Multi-asset funds are actively promoted as a remedy against the hassle of predicting which asset classes will work well, and in what combination. Yet, the multi-asset strategy is not foolproof. With widely divergent returns, investors should consider the fund’s performance track record before diving in.
Multi-asset funds are currently the flavour of the season. Several AMCs have been lining up strategies in this space, offering diversification across multiple asset classes under one roof. Before handing the keys of your portfolio to these ‘jack of all trades’ funds, the chaos around the existing multi-asset funds begs closer scrutiny.
Data suggests that this category boasts the most divergent outcomes among all equity and hybrid fund categories. According to Advisorkhoj, the difference in average returns of the top quartile ranked funds relative to the bottom quartile funds in this category stands at 17.8% and 12.13% over the last three and five years, respectively. By contrast, the gap between the top and bottom quartile funds in the flexi-cap category stands at 12.98% (three years) and 10.63% (five years). For dynamic asset allocation funds, the gap is narrower at 8.33% and 6.47% for the corresponding time periods.
What makes multi-asset funds’ performance vary so widely? All fund categories house schemes with differing investing styles and frameworks. This results in divergent outcomes within the categories. However, the distinctly sharp divergence in return profiles in multi-asset funds is owing to disparate positioning on multiple fronts. Santosh Joseph, CEO and Founder, Germinate Investor Services, asserts, “Multi-asset funds have been running differing strategies to solve the same problem. Many are still finding their feet in terms of the right approach.”
Schemes differ in three broad areas— asset allocation, risk-return profile and taxation. First is the choice of asset class. Earlier, multi-asset funds were plain vanilla offerings, combining the troika of equity, debt and gold. Most of the newer funds now include foreign equities and commodities too. Tata Multi Asset Opportunities was the first to add commodity derivatives. Nippon India Multi Asset Fund was the first to offer foreign equities and commodity derivatives. SBI Multi Asset Allocation Fund has a provision for investing in Real Estate Investment Trusts (REITs). This disparate asset mix contributes to the varying outcomes.
Multi-asset funds have exhibited highly disparate outcomes
The varied strategies run by funds have contributed to a big gulf in returns.

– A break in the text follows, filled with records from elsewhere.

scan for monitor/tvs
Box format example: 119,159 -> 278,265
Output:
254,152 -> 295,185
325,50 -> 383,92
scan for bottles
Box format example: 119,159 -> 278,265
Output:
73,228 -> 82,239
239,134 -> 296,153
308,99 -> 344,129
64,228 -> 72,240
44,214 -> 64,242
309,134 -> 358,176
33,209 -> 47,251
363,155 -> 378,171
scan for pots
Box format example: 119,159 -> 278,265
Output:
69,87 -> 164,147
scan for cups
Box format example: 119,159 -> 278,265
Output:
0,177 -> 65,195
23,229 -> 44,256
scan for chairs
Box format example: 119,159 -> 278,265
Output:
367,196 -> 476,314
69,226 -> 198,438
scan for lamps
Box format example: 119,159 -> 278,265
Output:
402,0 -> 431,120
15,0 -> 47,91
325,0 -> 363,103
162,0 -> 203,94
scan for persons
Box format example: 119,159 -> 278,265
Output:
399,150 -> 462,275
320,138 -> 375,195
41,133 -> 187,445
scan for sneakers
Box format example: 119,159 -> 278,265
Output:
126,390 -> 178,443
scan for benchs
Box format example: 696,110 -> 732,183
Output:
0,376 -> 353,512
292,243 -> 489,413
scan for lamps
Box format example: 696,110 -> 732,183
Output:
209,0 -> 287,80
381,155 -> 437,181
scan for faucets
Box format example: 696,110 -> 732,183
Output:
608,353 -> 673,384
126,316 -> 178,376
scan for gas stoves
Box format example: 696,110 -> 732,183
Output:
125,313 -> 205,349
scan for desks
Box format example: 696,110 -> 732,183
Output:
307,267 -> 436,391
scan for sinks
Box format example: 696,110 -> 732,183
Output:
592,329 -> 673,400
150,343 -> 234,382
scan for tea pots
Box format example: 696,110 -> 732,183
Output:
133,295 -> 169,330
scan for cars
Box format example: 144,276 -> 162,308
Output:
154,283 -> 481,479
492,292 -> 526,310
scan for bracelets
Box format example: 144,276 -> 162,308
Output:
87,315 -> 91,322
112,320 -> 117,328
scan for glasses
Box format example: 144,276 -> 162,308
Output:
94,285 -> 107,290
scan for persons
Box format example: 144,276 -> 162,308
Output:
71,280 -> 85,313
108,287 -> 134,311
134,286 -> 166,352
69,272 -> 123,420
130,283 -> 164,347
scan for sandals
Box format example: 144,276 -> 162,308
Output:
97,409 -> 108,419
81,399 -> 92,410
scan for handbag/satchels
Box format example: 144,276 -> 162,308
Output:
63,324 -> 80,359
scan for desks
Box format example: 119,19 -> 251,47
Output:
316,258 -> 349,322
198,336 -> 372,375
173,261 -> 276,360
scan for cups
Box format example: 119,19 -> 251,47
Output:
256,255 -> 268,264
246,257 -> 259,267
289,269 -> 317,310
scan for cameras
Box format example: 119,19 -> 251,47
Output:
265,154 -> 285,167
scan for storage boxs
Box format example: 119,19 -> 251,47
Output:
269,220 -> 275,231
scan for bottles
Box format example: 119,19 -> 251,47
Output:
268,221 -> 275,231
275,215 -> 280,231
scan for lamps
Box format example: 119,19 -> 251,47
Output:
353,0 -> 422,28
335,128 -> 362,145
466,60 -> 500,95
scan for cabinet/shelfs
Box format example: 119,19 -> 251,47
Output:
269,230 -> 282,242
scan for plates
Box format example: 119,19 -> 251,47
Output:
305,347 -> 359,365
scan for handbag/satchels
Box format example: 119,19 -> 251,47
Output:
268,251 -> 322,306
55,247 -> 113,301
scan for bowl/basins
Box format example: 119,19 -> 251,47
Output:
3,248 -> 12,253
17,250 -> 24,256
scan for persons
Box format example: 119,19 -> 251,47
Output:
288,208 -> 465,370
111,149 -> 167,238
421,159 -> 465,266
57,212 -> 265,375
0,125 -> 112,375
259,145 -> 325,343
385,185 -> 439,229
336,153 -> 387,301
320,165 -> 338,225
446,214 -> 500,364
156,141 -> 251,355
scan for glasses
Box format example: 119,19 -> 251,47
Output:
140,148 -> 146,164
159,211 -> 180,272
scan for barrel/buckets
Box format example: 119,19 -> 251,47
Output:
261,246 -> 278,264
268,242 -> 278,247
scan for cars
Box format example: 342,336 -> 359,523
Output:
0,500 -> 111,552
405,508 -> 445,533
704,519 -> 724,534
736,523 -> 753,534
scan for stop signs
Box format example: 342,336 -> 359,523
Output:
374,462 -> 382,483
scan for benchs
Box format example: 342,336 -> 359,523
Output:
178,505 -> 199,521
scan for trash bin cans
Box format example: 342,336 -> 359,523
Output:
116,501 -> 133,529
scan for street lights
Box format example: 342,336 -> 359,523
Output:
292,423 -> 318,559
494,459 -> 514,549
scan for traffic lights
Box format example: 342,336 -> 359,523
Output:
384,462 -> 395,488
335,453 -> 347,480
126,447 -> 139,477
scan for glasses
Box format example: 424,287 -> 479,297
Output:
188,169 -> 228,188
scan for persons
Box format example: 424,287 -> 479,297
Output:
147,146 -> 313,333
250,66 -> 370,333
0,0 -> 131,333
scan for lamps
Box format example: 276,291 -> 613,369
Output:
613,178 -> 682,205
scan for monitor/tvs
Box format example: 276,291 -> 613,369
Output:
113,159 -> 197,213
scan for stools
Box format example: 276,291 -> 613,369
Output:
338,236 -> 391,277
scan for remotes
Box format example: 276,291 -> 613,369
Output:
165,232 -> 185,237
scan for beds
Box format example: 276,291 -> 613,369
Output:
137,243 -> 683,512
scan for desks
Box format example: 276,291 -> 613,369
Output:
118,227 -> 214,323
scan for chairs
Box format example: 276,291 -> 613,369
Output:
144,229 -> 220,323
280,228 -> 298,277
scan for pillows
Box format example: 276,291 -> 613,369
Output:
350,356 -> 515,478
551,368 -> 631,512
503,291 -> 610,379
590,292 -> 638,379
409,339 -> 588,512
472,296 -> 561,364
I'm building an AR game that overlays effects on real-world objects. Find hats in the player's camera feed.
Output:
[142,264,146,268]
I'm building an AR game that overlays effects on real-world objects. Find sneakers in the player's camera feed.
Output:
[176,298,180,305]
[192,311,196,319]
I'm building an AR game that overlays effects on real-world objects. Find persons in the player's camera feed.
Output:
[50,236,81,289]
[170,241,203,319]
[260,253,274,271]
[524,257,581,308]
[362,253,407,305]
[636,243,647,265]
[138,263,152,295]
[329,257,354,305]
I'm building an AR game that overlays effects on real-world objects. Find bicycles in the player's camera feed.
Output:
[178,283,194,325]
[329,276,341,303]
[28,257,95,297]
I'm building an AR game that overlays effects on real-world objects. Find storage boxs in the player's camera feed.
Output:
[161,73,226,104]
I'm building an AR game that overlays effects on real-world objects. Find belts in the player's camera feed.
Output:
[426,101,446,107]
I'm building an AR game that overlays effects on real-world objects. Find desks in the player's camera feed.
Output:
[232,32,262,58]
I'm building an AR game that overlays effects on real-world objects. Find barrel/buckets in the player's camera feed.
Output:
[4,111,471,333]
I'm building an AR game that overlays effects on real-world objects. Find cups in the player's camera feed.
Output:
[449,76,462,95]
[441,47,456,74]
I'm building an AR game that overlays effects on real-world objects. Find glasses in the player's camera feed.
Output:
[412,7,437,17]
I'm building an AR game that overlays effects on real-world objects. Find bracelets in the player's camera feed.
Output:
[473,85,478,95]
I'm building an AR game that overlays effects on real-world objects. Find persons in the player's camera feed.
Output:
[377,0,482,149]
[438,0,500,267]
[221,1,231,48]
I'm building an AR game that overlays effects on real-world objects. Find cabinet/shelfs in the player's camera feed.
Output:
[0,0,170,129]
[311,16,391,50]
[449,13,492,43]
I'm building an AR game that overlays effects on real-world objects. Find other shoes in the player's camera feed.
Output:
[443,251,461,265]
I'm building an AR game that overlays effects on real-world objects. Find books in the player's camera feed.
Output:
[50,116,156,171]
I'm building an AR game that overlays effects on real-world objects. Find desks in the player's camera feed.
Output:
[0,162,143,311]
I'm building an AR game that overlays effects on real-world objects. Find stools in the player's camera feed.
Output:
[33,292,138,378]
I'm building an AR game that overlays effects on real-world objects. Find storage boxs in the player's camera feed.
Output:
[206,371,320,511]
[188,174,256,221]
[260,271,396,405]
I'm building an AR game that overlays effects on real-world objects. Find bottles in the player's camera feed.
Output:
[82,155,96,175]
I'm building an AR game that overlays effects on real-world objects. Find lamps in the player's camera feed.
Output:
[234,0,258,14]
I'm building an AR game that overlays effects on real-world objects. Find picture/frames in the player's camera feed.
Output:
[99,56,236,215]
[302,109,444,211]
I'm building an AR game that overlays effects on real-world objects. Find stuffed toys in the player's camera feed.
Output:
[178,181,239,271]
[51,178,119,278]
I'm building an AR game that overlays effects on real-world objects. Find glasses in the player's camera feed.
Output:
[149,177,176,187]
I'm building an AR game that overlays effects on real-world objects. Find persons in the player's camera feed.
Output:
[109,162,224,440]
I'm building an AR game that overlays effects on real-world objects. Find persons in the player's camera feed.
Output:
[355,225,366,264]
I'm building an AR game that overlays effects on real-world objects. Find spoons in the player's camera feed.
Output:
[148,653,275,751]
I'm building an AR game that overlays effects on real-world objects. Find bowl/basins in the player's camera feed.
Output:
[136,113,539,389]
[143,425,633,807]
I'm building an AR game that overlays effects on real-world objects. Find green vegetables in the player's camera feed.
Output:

On the next level, the way fund managers decide and switch asset allocation is crucial. Funds either run a static or rule-based allocation to different asset classes. Many funds tend to maintain 65% allocation to domestic equities to qualify for the preferential lower taxation on capital gains. Offerings from Edelweiss AMC and WhiteOak Capital AMC run a higher tilt towards fixed income, with the equity exposure hedged via arbitrage. Individual funds running rule-based allocation have varying limits on exposure to each asset class. Within these limits, funds may opt for higher or lower allocation to a particular asset class at any time depending on their assessment. Joseph observes, “Some multi-asset funds have missed capturing the market upside in the past few years, even as others have managed to ride the uptick. This is why the returns are diverging so sharply.” Further, fund houses take different investing apapproaches within asset classes. For instance, within equities, some multi asset funds run a large cap bias (DSP Multi Asset, HDFC Multi Asset, Nippon Multi Asset). Others adopt a more flexi cap approach accommodating mid and small caps (SBI Multi Asset Allocation, Quant Multi Asset, Motilal Oswal Multi Asset).
What can investors do?
Multi-asset funds are actively promoted as a remedy against the hassle of predicting which asset classes will work well, and in what combination. Yet, the multi-asset strategy is not foolproof. The disparity in approach by individual funds and the resulting outcomes make the choice of funds in this space critical. Selecting the wrong fund will negate any potential benefits.
How can investors make a more informed choice? Experts insist that the big gulf in returns is likely to narrow down eventually as funds learn from past mistakes and find a sweet spot. It is best that investors let a multi-asset fund build a track record of performance before diving in. “Many of these funds have only just come into the picture. These will need time to refine their strategies,” insists Rushabh Desai, Founder, Rupee with Rushabh Investment Services.
Make sure you understand what the fund is trying to do. The purpose of a multi-asset strategy is to manage risk. The funds that emphasise on the risk construct rather than offer an edge in returns should be your pick. Joseph suggests, “Ascertain what fits your own risk profile. Which asset classes is the fund offering? Is it following static or rule-based allocation? Will it provide equity, non-equity or debt-like taxation?” Equity bias will help keep taxes lower and potentially fetch higher return, but at the cost of added volatility. Getting exposure to five or six different asset classes under a single roof seems appealing from the diversification perspective. However, it is not easy to pull off either. Desai remarks, “The more the asset classes on offer, the trickier it will be for the fund to deliver consistently.”